EL PAVO DE DON SALUSTIO


Juana lo miró y el tipo se incomodó. La osadía de la muchacha lo desconcertó y largó una carcajada nerviosa, para disimular.

En la bolsa de arpillera, el animal se movía y glugluteaba bajo la presión de la bota del hombre, que lo mantenía en el lugar.

–¿Qué tiene ahí? –preguntó.

Ya sabía la respuesta. Todos en la colonia conocían las prácticas persuasivas del maldito viejo y ahora le había tocado el turno a ella.

–Un pavo gordo, especialmente elegido para vos. Si lo querés ya sabés lo que tenés que hacer –dijo el tipo y se rió.

Ella se agachó, corrió de un manotazo la pierna del viejo y tomó la bolsa. Desató el lazo que la sujetaba y sacó el animal que tenía las patas atadas con una tira de algodón. Don Salustio se regodeó. Le tocó el brazo acariciándola.

Ella sintió que por sus venas corría una rabia que le quemaba el cuerpo y trató de contenerse. Estaba sola y tenía miedo. Un miedo que le aceleraba el corazón. Estaba acorralada y no sabía cómo salir de esa situación.

Apretó el pavo para sujetarlo bien y el animal, tratando de escapar, le lastimó el brazo con las patas.  Un arañón rojo resaltó en su piel.

Don Salustio volvió a reír a carcajadas. Había llegado hasta la casa de los Rosales con una clara intención. Agarrarse a la Juana era una yapa nada más. Quería todo.

Sabía que Germán Rosales no estaría en la casa. Desde que había perdido las últimas cosechas, las cosas le habían ido bastante mal y se había volcado a la bebida. Con tanto esfuerzo había trabajado la tierra con la Juana y sus hermanos. Pero la última crecida del río Quiloazas se había llevado hasta sus ilusiones, dejándole solo deudas.

Don Salustio sabía lo que estaban pasando los colonos que se habían asentado sobre la margen del río. Aprovechaba la volada para hacerse de unas cuantas concesiones por unos pocos pesos y abusaba de las mujeres como se le daba la gana sin que alguien pudiera hacer algo en su contra. Los colonos no encontraban cómo enfrentarlo o defenderse y le entregaban los títulos de sus propiedades para terminar siendo unos parias explotados por el viejo.

En el borde del camino, lo esperaba su hijo, un adolescente indeciso. Había estacionado la chata Ford cerca de la tranquera y le había dicho “Quedate acá, mirá y aprendé a ser hombre. A ver si de una buena vez entendés cómo tenés que tratar a las mujeres, ¡maricón!”.

Juana, con el pavo pesándole en los brazos como una piedra que parecía hundirla en el mismísimo infierno, giró hacia la casa y caminó decidida hasta la galería en la que había una larga mesa donde ella preparaba la comida. El viejo se acomodó la faja fanfarroneando y la siguió.

Ella tomó la cuchilla más filosa, esa que usaba su marido para carnear animales. Volteó enfrentando a don Salustio.  Con todo su esfuerzo sostuvo el pavo por el cogote y lo degolló. Un chorro de sangre caliente salpicó el impecable ropaje del viejo. Él pegó un salto hacia atrás.
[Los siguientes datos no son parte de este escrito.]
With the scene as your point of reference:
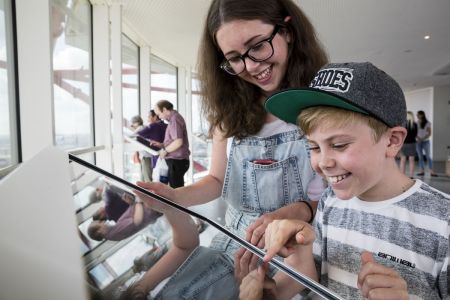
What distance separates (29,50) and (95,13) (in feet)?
6.70

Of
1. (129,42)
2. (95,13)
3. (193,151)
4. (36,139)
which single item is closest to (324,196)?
(36,139)

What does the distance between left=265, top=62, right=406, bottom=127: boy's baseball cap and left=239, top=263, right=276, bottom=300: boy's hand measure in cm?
45

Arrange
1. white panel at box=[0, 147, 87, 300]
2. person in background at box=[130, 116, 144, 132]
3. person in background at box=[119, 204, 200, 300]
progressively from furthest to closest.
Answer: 1. person in background at box=[130, 116, 144, 132]
2. person in background at box=[119, 204, 200, 300]
3. white panel at box=[0, 147, 87, 300]

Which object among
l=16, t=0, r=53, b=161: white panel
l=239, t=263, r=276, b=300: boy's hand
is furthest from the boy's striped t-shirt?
l=16, t=0, r=53, b=161: white panel

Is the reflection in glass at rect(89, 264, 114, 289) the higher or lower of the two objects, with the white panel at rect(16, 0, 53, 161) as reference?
lower

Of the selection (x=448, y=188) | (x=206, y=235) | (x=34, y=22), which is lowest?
(x=448, y=188)

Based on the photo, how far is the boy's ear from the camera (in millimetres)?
820

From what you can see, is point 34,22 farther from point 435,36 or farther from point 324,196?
point 435,36

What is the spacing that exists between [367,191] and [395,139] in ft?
0.50

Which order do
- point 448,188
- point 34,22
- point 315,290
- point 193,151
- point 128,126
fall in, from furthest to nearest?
1. point 193,151
2. point 448,188
3. point 128,126
4. point 34,22
5. point 315,290

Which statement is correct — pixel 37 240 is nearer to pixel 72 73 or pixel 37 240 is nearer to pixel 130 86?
pixel 72 73

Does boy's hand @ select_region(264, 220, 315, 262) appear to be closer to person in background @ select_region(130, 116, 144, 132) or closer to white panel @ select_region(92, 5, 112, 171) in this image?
white panel @ select_region(92, 5, 112, 171)

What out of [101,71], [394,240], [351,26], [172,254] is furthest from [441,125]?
[172,254]

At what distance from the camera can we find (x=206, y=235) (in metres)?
0.55
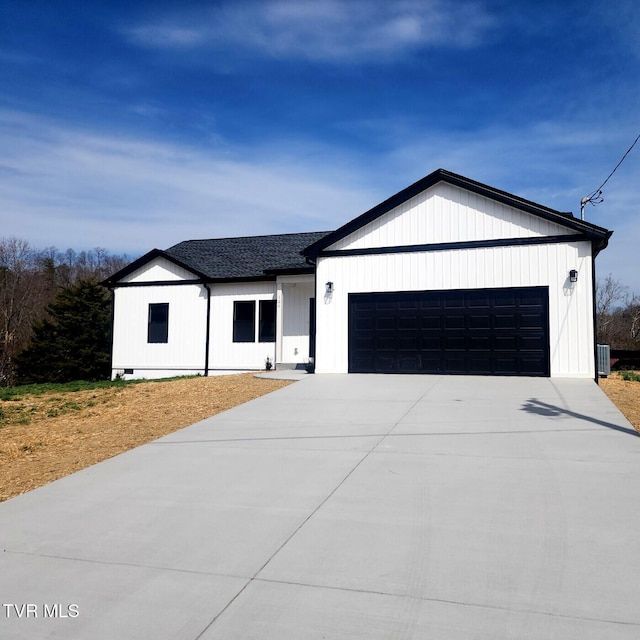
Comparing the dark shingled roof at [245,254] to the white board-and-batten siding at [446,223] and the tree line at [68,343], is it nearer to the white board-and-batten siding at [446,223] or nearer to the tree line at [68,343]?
the white board-and-batten siding at [446,223]

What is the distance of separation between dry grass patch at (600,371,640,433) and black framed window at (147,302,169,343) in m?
14.6

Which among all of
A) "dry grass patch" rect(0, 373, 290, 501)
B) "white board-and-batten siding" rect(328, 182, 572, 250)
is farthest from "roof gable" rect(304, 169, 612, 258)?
"dry grass patch" rect(0, 373, 290, 501)

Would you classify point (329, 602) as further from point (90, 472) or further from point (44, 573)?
point (90, 472)

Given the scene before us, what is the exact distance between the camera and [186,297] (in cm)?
2034

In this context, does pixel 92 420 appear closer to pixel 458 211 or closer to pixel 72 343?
pixel 458 211

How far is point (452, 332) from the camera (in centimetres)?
1448

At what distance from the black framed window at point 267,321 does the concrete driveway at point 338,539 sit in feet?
37.3

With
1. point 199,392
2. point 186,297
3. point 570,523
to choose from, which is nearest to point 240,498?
point 570,523

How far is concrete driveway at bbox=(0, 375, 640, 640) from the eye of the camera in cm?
317

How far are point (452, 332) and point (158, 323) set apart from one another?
11.5m

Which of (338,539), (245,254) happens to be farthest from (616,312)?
(338,539)

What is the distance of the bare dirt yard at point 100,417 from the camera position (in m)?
6.96

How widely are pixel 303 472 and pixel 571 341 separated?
988 cm

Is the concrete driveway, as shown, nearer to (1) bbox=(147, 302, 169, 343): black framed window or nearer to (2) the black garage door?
(2) the black garage door
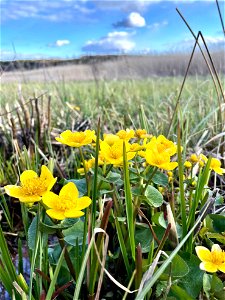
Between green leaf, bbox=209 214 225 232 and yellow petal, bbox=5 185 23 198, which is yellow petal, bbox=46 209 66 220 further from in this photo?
green leaf, bbox=209 214 225 232

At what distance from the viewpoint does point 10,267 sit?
0.65 meters

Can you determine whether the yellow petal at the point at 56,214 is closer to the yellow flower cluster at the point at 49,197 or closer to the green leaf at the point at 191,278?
the yellow flower cluster at the point at 49,197

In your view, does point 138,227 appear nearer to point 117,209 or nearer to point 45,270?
point 117,209

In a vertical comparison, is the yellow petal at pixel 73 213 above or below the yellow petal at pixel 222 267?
above

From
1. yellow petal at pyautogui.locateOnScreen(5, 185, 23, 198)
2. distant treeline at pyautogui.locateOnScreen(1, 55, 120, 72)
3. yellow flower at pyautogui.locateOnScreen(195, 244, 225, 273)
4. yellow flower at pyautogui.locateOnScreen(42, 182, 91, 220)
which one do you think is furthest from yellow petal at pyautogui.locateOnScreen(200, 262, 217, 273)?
distant treeline at pyautogui.locateOnScreen(1, 55, 120, 72)

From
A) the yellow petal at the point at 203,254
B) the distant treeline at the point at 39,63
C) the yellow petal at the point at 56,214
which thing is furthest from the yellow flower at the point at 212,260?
the distant treeline at the point at 39,63

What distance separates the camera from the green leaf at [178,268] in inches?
25.9

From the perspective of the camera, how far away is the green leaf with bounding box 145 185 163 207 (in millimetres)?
730

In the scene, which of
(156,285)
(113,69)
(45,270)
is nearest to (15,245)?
(45,270)

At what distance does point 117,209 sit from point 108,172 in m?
0.12

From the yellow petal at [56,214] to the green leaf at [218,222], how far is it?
417 millimetres

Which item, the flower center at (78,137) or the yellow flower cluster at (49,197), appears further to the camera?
the flower center at (78,137)

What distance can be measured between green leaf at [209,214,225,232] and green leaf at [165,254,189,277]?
0.23m

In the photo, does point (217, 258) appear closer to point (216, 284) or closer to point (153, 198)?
point (216, 284)
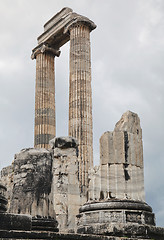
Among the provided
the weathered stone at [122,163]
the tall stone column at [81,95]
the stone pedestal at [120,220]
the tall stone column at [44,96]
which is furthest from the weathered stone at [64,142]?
the tall stone column at [44,96]

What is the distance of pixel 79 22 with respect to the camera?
23.2 metres

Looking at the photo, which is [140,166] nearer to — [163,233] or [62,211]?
[163,233]

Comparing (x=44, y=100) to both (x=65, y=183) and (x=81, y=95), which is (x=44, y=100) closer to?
(x=81, y=95)

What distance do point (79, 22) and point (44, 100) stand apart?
17.6 ft

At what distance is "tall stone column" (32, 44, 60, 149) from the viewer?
24.3 meters

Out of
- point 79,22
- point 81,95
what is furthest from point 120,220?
point 79,22

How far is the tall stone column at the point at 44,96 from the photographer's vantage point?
24.3 m

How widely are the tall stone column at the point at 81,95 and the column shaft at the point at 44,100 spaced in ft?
10.1

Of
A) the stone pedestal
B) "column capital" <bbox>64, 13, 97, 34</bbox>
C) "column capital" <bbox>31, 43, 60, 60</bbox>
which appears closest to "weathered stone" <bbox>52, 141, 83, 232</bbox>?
the stone pedestal

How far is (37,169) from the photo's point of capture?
8.80 meters

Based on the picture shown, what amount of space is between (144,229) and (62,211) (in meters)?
4.62

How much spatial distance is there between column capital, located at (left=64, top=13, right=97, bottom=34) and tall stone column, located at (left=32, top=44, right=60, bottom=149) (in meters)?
3.07

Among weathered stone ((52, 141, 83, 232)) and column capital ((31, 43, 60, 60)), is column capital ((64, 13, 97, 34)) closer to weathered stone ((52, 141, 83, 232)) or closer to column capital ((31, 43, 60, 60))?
column capital ((31, 43, 60, 60))

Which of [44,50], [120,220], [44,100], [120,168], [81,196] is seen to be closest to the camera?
[120,220]
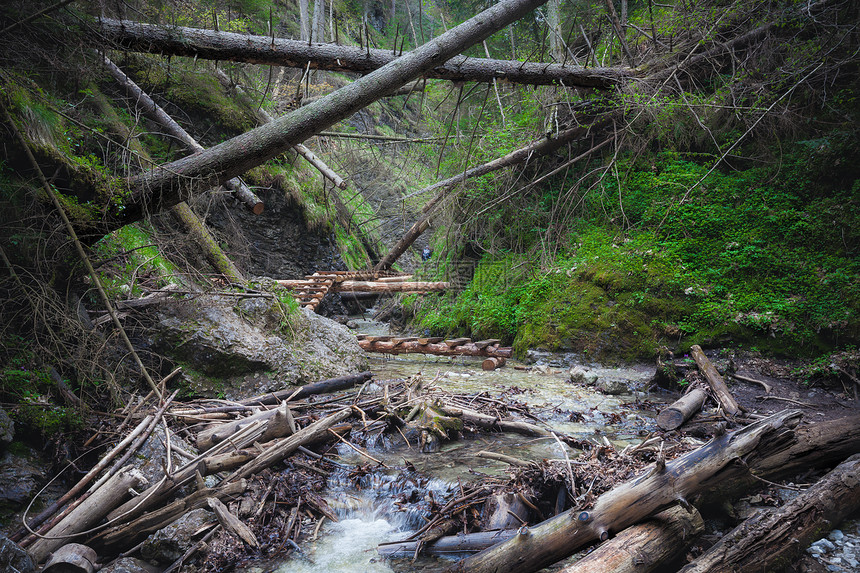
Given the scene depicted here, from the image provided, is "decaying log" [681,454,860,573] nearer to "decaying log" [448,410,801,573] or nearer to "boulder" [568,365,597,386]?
"decaying log" [448,410,801,573]

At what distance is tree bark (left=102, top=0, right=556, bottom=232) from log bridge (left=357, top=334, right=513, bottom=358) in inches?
186

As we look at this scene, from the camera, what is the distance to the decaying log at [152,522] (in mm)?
2856

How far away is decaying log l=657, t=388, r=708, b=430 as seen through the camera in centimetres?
434

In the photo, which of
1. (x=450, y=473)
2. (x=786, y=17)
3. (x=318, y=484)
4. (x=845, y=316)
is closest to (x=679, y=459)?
(x=450, y=473)

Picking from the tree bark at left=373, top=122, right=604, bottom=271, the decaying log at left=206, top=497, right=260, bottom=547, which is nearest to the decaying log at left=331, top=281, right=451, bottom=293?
the tree bark at left=373, top=122, right=604, bottom=271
–¡Qué has hecho muchacha! –gritó, con los ojos desorbitados, atemorizado por el coraje de la joven– ¡Estás loca mujer!

Ella soltó la cabeza del ave que había quedado en su mano y pateó el cuerpo con furia, mientras sostenía la cuchilla amenazándolo.
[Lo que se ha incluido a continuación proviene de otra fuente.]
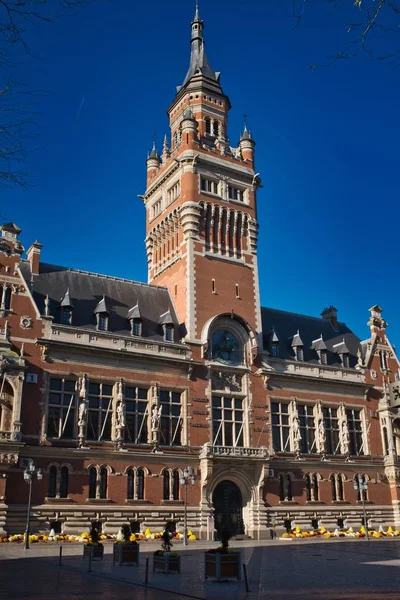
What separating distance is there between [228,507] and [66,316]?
1834 cm

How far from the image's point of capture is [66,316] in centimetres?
4366

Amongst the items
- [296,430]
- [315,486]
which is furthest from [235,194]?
[315,486]

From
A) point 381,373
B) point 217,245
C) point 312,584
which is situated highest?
point 217,245

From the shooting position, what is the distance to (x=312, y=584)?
18938 mm

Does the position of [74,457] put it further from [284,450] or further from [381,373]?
[381,373]

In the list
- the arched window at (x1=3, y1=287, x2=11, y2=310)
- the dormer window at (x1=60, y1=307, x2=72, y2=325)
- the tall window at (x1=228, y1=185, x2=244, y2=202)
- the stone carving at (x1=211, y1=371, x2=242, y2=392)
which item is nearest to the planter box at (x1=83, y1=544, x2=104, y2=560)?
the arched window at (x1=3, y1=287, x2=11, y2=310)

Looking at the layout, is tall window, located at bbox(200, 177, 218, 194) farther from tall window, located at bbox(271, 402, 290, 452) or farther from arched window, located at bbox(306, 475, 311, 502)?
arched window, located at bbox(306, 475, 311, 502)

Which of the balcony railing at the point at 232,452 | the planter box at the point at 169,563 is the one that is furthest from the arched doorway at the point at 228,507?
the planter box at the point at 169,563

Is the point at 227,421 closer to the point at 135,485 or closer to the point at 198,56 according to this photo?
the point at 135,485

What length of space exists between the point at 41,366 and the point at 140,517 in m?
12.1

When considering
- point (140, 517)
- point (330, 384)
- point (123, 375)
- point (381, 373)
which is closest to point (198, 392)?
point (123, 375)

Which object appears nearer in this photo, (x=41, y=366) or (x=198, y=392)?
(x=41, y=366)

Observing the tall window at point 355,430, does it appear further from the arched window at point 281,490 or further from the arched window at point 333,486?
the arched window at point 281,490

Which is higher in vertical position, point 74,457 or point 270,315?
point 270,315
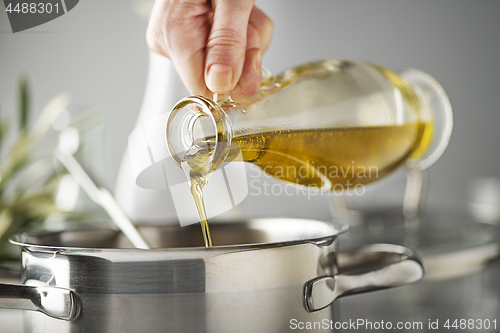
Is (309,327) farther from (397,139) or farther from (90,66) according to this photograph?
(90,66)

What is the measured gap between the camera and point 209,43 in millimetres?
380

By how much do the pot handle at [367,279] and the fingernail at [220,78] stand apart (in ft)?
0.49

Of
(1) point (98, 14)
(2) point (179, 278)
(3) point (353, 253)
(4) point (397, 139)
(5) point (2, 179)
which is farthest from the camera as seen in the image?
(1) point (98, 14)

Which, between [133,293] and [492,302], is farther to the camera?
[492,302]

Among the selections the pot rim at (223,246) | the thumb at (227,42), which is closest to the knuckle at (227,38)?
the thumb at (227,42)

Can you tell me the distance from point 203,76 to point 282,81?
71 mm

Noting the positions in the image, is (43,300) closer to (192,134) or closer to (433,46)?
(192,134)

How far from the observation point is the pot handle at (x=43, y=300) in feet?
0.83

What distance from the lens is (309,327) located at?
0.90 feet

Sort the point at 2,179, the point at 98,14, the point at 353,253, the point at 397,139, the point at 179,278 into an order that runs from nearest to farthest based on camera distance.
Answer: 1. the point at 179,278
2. the point at 353,253
3. the point at 397,139
4. the point at 2,179
5. the point at 98,14

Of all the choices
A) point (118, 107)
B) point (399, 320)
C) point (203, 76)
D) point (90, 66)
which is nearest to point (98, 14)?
point (90, 66)

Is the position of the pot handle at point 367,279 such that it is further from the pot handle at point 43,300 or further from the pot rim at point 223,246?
the pot handle at point 43,300

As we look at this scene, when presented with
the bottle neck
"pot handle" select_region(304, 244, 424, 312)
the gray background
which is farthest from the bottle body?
the gray background

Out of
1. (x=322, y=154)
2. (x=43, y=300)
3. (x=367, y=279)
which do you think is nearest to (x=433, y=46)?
(x=322, y=154)
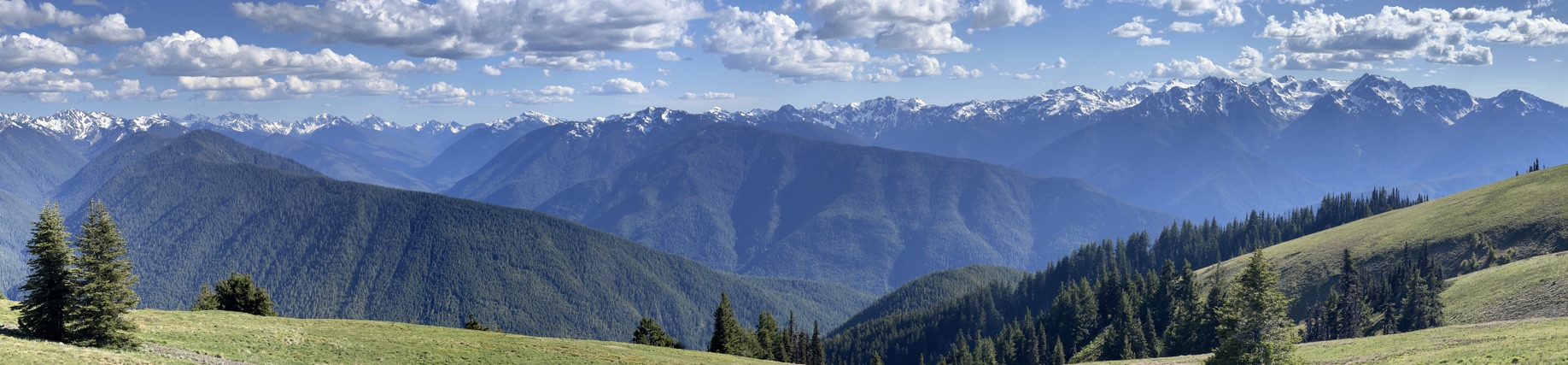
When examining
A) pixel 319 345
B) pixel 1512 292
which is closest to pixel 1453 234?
pixel 1512 292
–¡Se lo merecía! ¡Mire lo que me hizo! ¡Así terminan los mugrientos que me quieren hacer daño! –dijo y le lanzó un escupitajo.

A don Salustio le subió de golpe la presión, su cara se puso roja y comenzó a sentir un sudor frío que le corría por la frente. Caminó trastabillando hasta la chata, se subió sin decir palabra y desapareció junto con el tonto de su hijo, por el camino lleno de pozos, dejando una polvareda detrás. 

–¡Esa mujer es el diablo! –dijo cuando el muchacho le preguntó qué le había pasado.

Juana calentó una gran olla de agua y se sentó en el banquito debajo del algarrobo, a desplumar el pavo.

Con este bicho tenemos para comer varios días, pensó.